Die Feuerrohbauversicherung sichert Gebäude gegen Brandschäden während der Bauphase ab. Sie kann als eigenständiger Versicherungsvertrag abgeschlossen oder in die Wohngebäudeversicherung – meist ohne Mehrkosten – integriert werden.

Häufige Fragen  

  • Ist die Brandversicherung Pflicht?

    Der Abschluss einer Brandversicherung ist seit 1994 nicht mehr verpflichtend. Zuvor war die Gebäudebrandversicherung in einigen Bundesländern, beispielsweise Bayern, Baden-Württemberg und Teilen Hessens, jedoch eine Pflichtversicherung in öffentlich-rechtlicher Hand. Mit der Privatisierung des Versicherungsmarkts gingen die öffentlich-rechtlichen Versicherer in private Unternehmen über und die Pflichtversicherungen wurden abgeschafft.

  • Ist die Brandschutzversicherung sinnvoll?
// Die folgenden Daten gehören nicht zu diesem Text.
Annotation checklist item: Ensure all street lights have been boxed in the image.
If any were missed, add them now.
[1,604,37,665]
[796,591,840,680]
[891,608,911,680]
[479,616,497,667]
    Ja, eine Brandschutzversicherung ist sinnvoll. Brände können häufig nicht rechtzeitig gelöscht werden und breiten sich schnell aus, da das Feuer auf viele gut brennbare Materialien übergreifen kann. Dies kann im schlimmsten Fall dazu führen, dass ein Haus komplett abbrennt und nicht mehr bewohnt werden kann. Ohne eine Brandversicherung müssten die Eigentümer mehrere hunderttausend Euro für den Neubau eines Hauses ausgeben. Doch auch, wenn das Gebäude nur teilweise durch einen Brand beschädigt wurde, kann die finanzielle Belastung enorm sein. Beispielsweise kann alleine die Sanierung eines Daches bei großen Häusern bis zu 50.000 Euro kosten.

    Allein im Jahr 2020 wurden 170.000 Brandschäden gemeldet. Das sind im Schnitt 466 Brände pro Tag – und dafür mussten die deutschen Wohngebäudeversicherer über eine Milliarde Euro bezahlen. Obwohl die Anzahl der Brandschäden konstant zwischen 170.000 und 230.000 liegt, steigen die Kosten kontinuierlich, wie die nachfolgende Grafik zeigt:

    Versicherungsleistungen bei Brandschäden

  • Was kostet eine gute Brandversicherung?

    Die Kosten einer Brandversicherung hängen von mehreren Faktoren ab. Zum einen spielt die Bauartklasse beziehungsweise Fertighausgruppe eine große Rolle. Je höher das Haus eingestuft wird, desto höher das Brandrisiko. Damit steigt auch die Versicherungsprämie. Zum anderen wird die Beitragshöhe durch die Versicherungssumme und den Leistungsumfang des gewählten Tarifs bestimmt. Eine reine Brandversicherung ist bereits ab 25,45 Euro im Jahr erhältlich.

  • Kann die Brandschutzversicherung auf Mieter umgelegt werden?

    Die Brandschutzversicherung darf als Teil der Wohngebäudeversicherung auf Mieter umgelegt werden. Dies ist gesetzlich in § 2 der Betriebskostenverordnung (BetrKV) festgelegt. Um die gezahlten Beiträge zur Wohngebäudeversicherung an die Mieter weiterzugeben, müssen diese transparent in der Nebenkostenabrechnung aufgelistet werden.

    Eigentümer, die ihr Haus selbst bewohnen, können die Wohngebäudeversicherung inklusive Brandversicherung allerdings nicht von der Steuer absetzen. Eine Ausnahme gilt nur, wenn einzelne Räume beruflich genutzt werden. Ausgehend von der Grundfläche dieser Räume kann die Versicherungsprämie anteilig in der Steuererklärung angegeben werden.